Christian Gorny: In 2022, ETL GLOBAL will continue to expand through acquisitions with the goal to become the leading supplier of professional services for SME clients in selected focus markets. Looking at the pipeline of potential acquisitions we expect to grow our business inorganically by 25% compared to 2021. In addition to our M&A activity we will invest heavily in the development of IT-based solutions which should help our partners in the digitalisation and automation of their services. Having an IT company like eurodata as a 100% subsidiary in the ETL group will give us the opportunity to achieve this goal efficiently and effectively.
Liza Robbins: Kreston Global has a very strong outlook. We have a loyal membership base, increasing brand awareness and a strong pipeline of new firms. A key focus area for 2022 will be supporting firms in the implementation of ISQM1 and 2.
Andrew Leck: What we have seen in the last 18 months is accelerated change and that will continue. I see L&D programmes as a very valuable benefit for our members to help them develop their own future leaders from within their firms.
Helen Jennings: Praxity’s three-year strategy to 2024 has been refreshed in line with its vision to be “an alliance of high-quality firms, rooted in collaboration and trust, recognised as the best-in-class alliance”. The strategy has three main objectives, to ensure member firms have an attractive and compelling proposition for potential international clients, to service member firm’s international clients with excellence through global reach and great client service and to support member firms through timely networking, knowledge sharing and collaboration.
Steve Heathcote: We aim to realise value from our significant investment in a technology enabled engagement platform. We will create a range of community groups to enhance members learning, particularly adoption of technology to support advisory services. We are launching a major initiative to provide practical support to help firms get started with ESG services.
Stephen Hamlet: At Russell Bedford, we shall start working promptly on the list of immediate priorities in our Strategic Positioning paper. We look forward to the return to physical events and once again meeting our people around the world.

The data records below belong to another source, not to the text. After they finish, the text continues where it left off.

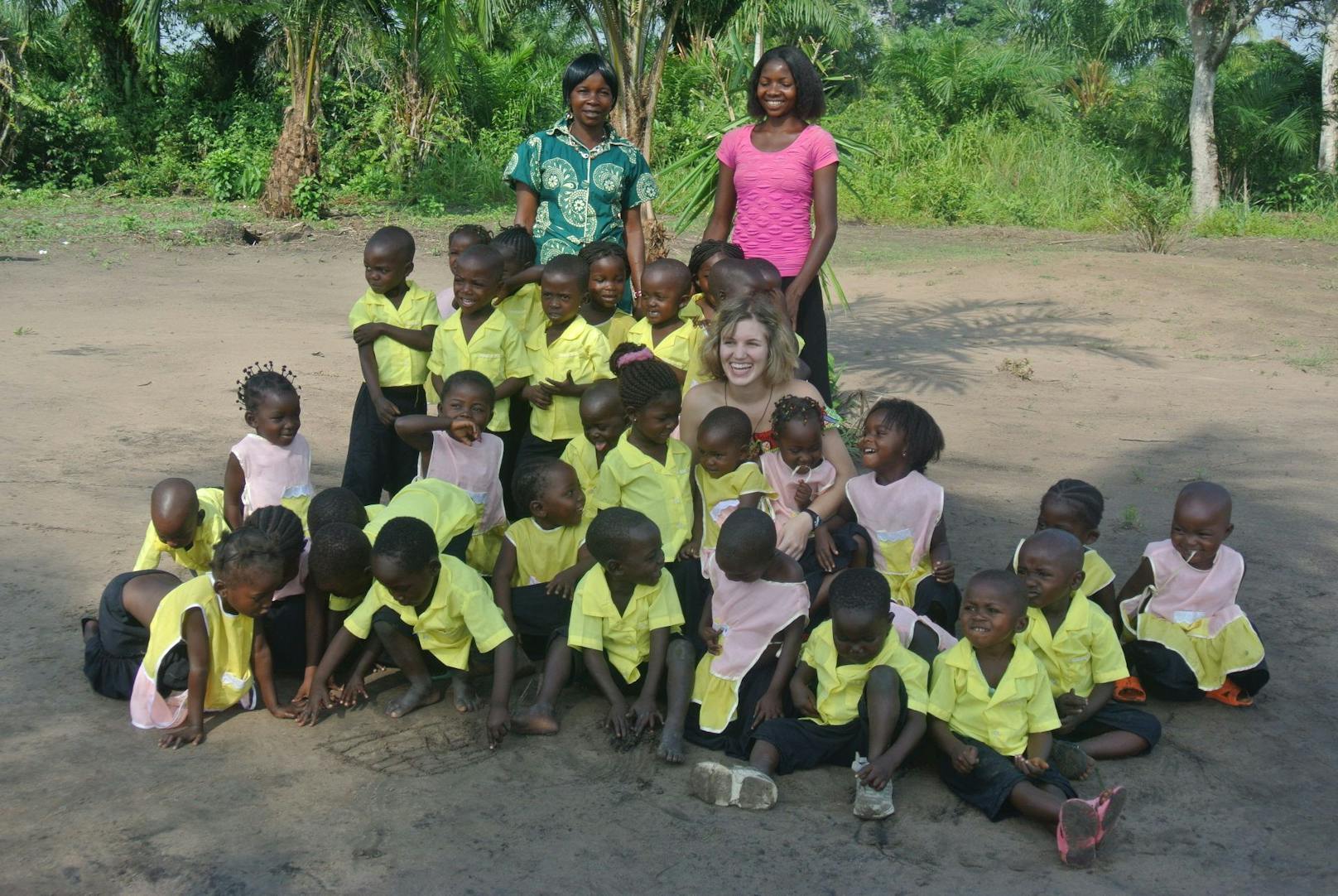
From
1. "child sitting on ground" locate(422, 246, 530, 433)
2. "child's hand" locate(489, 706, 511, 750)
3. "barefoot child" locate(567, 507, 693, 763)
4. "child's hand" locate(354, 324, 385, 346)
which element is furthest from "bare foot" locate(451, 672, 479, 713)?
"child's hand" locate(354, 324, 385, 346)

Some new initiatives will include the creation of a Culture committee to be responsive to, and promote proactive leadership in, contemporary and enduring issues such as DEI, ESG and CSR. I also see more opportunities in specialist areas and in diversification, with the increasing development of technology and new markets, for instance, in crypto assets, and the need for certain firms to become specialists in these fields and to join networks, supplementing the more traditional services of existing member firms.